Gara complicatissima da analizzare, vuoi per la supremazia fisica e tecnica dell’Atalanta, vuoi per le precarie condizioni atletiche dei rossoblu che ne amplificano le difficoltà: tra titolari spremuti e alcuni rientri anticipati per necessità, in campo la superiorità degli avversari ad un certo punto sembrava incolmabile.
E allora ci sono volute alcune intuizioni dello staff tecnico unitamente ad una reazione di puro cuore e attributi, per raddrizzare una partita ampiamente compromessa.
L’inizio è stato anche incoraggiante, con i rossoblu discretamente abili nel palleggio e capaci di portare una buona pressione a tutto campo, fino all’errore maldestro di Schouten che nel tentativo di contrastare in area Ilicic procura un rigore evitabilissimo, quando questi era già chiuso da Medel.
Trasformazione del penalty che poteva aprire la strada a quella che sembrava una passeggiata per i bergamaschi.
Il raddoppio ancora di Muriel nasce da una pressione altissima vanificata dall’ uscita palla al piede degli avversari, abili poi a ribaltare l’azione: il rinvio errato di Dijks è solo il finale di una serie di errori che partono molto più a monte, ma l’idea di calcio dei rossoblu è questa, prendere o lasciare.

-- Compito assegnato --
Ricopia per intero, parola per parola, il brano qui sopra sulla partita contro l'Atalanta.

-- Dati di partenza --
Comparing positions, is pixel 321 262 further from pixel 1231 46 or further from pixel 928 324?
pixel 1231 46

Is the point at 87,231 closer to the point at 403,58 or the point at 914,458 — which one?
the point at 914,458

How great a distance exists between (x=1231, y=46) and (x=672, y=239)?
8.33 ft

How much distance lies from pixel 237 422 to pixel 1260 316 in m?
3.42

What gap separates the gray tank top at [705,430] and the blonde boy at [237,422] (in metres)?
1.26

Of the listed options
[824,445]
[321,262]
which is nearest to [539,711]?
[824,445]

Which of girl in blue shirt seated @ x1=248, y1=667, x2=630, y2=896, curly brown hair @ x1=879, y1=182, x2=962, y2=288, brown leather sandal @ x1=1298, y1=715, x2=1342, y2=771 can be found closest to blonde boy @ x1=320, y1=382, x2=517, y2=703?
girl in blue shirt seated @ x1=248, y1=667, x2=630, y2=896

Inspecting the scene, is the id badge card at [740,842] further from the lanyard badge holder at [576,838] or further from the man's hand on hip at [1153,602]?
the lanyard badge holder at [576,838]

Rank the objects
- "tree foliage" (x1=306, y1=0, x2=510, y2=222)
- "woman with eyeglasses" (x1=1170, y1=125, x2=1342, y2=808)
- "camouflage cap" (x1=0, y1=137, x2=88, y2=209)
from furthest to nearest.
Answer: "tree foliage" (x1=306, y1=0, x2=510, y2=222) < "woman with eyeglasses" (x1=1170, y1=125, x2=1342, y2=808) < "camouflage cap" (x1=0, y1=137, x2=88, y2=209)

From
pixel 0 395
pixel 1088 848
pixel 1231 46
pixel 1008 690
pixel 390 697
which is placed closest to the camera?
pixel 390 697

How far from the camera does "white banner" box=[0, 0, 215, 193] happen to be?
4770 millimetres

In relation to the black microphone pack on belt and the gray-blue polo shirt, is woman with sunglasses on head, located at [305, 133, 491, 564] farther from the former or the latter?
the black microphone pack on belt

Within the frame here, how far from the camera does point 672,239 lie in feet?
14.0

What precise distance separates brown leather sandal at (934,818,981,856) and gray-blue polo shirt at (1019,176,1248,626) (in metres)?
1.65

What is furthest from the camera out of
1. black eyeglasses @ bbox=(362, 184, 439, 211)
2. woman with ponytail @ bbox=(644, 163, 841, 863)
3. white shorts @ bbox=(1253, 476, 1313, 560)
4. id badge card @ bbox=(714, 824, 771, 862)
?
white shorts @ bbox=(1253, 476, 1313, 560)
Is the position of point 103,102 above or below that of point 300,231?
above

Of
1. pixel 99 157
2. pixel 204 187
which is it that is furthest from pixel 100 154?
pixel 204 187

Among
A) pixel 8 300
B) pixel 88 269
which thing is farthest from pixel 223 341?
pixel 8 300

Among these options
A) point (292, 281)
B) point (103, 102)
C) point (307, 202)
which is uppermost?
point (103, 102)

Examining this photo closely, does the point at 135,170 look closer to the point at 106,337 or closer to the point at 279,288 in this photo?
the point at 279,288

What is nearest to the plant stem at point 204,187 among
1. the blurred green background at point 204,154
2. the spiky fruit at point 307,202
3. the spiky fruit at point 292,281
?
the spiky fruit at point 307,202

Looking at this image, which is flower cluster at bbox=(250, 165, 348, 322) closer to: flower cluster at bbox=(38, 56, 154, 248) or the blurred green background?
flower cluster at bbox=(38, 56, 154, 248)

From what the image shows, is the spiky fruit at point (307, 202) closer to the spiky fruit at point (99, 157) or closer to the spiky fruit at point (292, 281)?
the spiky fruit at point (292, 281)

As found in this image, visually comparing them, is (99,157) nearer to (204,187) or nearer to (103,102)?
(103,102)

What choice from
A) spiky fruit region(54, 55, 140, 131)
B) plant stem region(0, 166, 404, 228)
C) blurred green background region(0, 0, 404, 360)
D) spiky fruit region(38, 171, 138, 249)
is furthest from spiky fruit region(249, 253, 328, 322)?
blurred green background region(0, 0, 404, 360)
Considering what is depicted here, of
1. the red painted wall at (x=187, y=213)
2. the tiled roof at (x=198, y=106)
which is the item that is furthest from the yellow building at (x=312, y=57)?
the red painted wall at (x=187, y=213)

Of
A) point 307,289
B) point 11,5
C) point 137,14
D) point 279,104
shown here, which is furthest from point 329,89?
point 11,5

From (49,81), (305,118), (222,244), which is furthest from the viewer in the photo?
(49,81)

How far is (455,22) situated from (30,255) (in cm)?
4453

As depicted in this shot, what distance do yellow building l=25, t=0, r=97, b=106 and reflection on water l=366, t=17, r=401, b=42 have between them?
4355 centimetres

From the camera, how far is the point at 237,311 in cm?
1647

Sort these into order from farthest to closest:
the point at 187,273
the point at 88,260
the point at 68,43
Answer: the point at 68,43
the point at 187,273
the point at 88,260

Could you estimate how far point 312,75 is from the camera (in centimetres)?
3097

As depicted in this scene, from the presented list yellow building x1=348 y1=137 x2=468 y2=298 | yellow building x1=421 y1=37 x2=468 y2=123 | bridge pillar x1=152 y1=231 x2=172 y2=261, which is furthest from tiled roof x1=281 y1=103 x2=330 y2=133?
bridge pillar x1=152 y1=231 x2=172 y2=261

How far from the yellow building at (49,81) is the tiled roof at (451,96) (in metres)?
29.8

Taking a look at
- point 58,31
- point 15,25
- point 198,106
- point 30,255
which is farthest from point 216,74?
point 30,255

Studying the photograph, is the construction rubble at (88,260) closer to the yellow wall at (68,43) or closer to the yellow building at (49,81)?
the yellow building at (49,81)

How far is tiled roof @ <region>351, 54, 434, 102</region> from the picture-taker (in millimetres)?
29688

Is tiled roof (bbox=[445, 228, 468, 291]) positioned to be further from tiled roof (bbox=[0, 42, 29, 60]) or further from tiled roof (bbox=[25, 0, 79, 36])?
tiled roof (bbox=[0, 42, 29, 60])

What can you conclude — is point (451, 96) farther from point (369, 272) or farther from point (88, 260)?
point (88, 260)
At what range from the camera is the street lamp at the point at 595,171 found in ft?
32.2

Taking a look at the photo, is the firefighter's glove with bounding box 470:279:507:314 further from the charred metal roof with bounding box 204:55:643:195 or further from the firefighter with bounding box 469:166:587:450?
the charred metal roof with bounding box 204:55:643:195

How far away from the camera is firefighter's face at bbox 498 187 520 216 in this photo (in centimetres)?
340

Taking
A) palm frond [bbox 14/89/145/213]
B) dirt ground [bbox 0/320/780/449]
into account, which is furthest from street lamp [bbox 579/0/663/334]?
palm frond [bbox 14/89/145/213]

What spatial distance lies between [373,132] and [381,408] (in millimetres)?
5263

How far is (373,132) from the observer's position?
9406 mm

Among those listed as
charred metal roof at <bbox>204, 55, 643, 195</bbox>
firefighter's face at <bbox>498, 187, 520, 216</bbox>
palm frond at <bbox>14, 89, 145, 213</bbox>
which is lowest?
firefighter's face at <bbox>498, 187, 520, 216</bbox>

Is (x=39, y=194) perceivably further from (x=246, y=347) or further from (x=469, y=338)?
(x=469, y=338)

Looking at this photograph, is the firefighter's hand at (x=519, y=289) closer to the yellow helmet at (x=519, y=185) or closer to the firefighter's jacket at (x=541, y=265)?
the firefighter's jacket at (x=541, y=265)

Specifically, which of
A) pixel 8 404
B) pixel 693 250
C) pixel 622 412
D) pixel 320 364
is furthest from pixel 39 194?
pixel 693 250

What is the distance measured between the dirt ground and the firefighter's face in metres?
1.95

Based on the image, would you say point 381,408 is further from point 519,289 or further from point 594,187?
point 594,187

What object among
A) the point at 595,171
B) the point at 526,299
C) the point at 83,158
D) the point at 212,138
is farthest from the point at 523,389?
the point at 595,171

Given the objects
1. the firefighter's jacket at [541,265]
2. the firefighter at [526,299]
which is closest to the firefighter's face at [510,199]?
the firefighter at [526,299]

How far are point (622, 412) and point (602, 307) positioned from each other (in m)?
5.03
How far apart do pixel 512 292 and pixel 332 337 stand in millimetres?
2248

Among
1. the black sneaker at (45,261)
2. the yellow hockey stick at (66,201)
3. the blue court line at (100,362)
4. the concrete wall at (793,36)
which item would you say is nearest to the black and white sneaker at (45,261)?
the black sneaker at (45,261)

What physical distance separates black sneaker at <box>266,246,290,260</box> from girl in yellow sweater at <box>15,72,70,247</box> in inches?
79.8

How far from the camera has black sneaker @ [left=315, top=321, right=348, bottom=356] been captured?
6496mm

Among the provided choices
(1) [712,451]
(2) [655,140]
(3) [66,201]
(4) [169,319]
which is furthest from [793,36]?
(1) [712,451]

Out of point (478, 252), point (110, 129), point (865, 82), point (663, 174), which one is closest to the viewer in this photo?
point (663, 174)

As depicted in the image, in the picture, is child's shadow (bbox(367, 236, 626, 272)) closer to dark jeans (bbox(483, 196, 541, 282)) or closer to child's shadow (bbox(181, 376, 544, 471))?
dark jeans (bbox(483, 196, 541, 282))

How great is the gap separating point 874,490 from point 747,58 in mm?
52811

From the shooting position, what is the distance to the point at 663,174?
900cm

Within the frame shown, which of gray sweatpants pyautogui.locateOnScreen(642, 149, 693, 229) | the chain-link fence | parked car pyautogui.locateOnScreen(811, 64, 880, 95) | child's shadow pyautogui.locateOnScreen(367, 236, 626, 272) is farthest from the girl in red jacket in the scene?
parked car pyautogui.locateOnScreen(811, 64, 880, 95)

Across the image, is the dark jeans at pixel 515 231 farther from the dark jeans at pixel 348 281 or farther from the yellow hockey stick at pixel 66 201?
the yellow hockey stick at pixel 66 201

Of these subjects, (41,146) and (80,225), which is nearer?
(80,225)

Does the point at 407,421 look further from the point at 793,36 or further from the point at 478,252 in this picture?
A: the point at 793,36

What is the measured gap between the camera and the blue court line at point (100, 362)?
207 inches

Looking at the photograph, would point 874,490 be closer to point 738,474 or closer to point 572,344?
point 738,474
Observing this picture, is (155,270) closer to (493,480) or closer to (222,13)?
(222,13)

-- La risposta --
Gara complicatissima da analizzare, vuoi per la supremazia fisica e tecnica dell’Atalanta, vuoi per le precarie condizioni atletiche dei rossoblu che ne amplificano le difficoltà: tra titolari spremuti e alcuni rientri anticipati per necessità, in campo la superiorità degli avversari ad un certo punto sembrava incolmabile.
E allora ci sono volute alcune intuizioni dello staff tecnico unitamente ad una reazione di puro cuore e attributi, per raddrizzare una partita ampiamente compromessa.
L’inizio è stato anche incoraggiante, con i rossoblu discretamente abili nel palleggio e capaci di portare una buona pressione a tutto campo, fino all’errore maldestro di Schouten che nel tentativo di contrastare in area Ilicic procura un rigore evitabilissimo, quando questi era già chiuso da Medel.
Trasformazione del penalty che poteva aprire la strada a quella che sembrava una passeggiata per i bergamaschi.
Il raddoppio ancora di Muriel nasce da una pressione altissima vanificata dall’ uscita palla al piede degli avversari, abili poi a ribaltare l’azione: il rinvio errato di Dijks è solo il finale di una serie di errori che partono molto più a monte, ma l’idea di calcio dei rossoblu è questa, prendere o lasciare.